Sixteen days. Sixteen days between graduation and departing on my first adventure as a TEFL-certified teacher. Sixteen days to worry, to shed silent tears in stranger’s doorways fearing that at 27 years of age I will fail miserably in the face of the one career path that fills me with joy. Sixteen days to feel selfish in my concern about the next job when there are earthquakes and tsunamis and death happening elsewhere. Sixteen days to approach, with disheveled hair and genuine love, the stoops of dear friends housed in foreign countries and to explore, explore, explore, explode.

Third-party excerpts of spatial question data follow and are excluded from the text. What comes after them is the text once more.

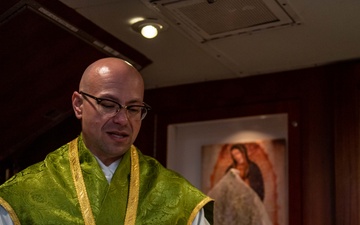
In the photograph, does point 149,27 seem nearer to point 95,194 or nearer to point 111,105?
point 111,105

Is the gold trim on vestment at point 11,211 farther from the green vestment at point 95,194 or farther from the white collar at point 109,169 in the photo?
the white collar at point 109,169

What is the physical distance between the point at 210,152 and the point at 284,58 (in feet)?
2.39

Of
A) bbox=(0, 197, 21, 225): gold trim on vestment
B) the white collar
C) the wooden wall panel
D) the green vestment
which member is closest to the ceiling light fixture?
the wooden wall panel

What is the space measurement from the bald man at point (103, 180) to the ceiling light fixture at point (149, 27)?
0.97m

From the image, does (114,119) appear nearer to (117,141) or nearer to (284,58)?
(117,141)

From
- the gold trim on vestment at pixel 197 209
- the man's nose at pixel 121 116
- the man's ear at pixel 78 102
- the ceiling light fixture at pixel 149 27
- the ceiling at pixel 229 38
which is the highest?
the ceiling at pixel 229 38

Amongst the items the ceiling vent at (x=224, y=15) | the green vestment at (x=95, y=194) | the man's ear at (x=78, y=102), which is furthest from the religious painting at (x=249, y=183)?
the man's ear at (x=78, y=102)

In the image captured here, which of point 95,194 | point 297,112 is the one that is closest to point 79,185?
point 95,194

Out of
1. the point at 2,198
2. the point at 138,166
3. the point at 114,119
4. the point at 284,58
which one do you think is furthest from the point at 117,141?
the point at 284,58

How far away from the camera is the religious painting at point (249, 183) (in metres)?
3.94

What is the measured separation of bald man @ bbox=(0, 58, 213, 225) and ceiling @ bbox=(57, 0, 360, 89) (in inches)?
34.6

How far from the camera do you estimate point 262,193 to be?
3980 mm

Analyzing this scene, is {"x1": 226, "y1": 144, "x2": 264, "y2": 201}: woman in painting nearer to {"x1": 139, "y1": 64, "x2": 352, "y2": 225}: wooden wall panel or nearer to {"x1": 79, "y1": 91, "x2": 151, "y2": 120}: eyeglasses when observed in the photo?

Sixteen days to dance under ceilings of lightbulbs, to watch independent film screenings and to stumble—filled with Guinness and laughter—through the streets of London.
Sixteen days to gaze, with happiness and loneliness, upon the faces of old friends, upon the faces new friends…
…upon the faces of only-see-you-every-once-in-a-while friends.
Sixteen days to reflect:
I am ducking down lowlit alleyways, finding intense joy in turning a corner to find a wall perfectly spray painted with ironic images, sitting solo in the dampness of misty mornings with my notebook and pen, wandering aimlessly across cobblestone paths. I am nervously thumbing the pages of phrase books wishing I knew how to ask directions and hoping the poor soul who has to decipher my broken words will greet me with a kind smile and not a scowl. I am experiencing the strange and frustrating feeling of people judging me based purely on my nationality and the extreme love of being lost in a sea of businesspeople dressed in crisp suits and cycling shoes. I am learning to accept the help I am offered and feeling like a burden at the same time. I am getting lost in my own predisposition to expect to much of myself in too little time, bumbling through hallways of modern art and falling in love with men gazing upon works by Mondrain and finding solace in Jack Kerouac.
Wednesday I embark on chapter two—32 days to do…well, I’ll keep you posted.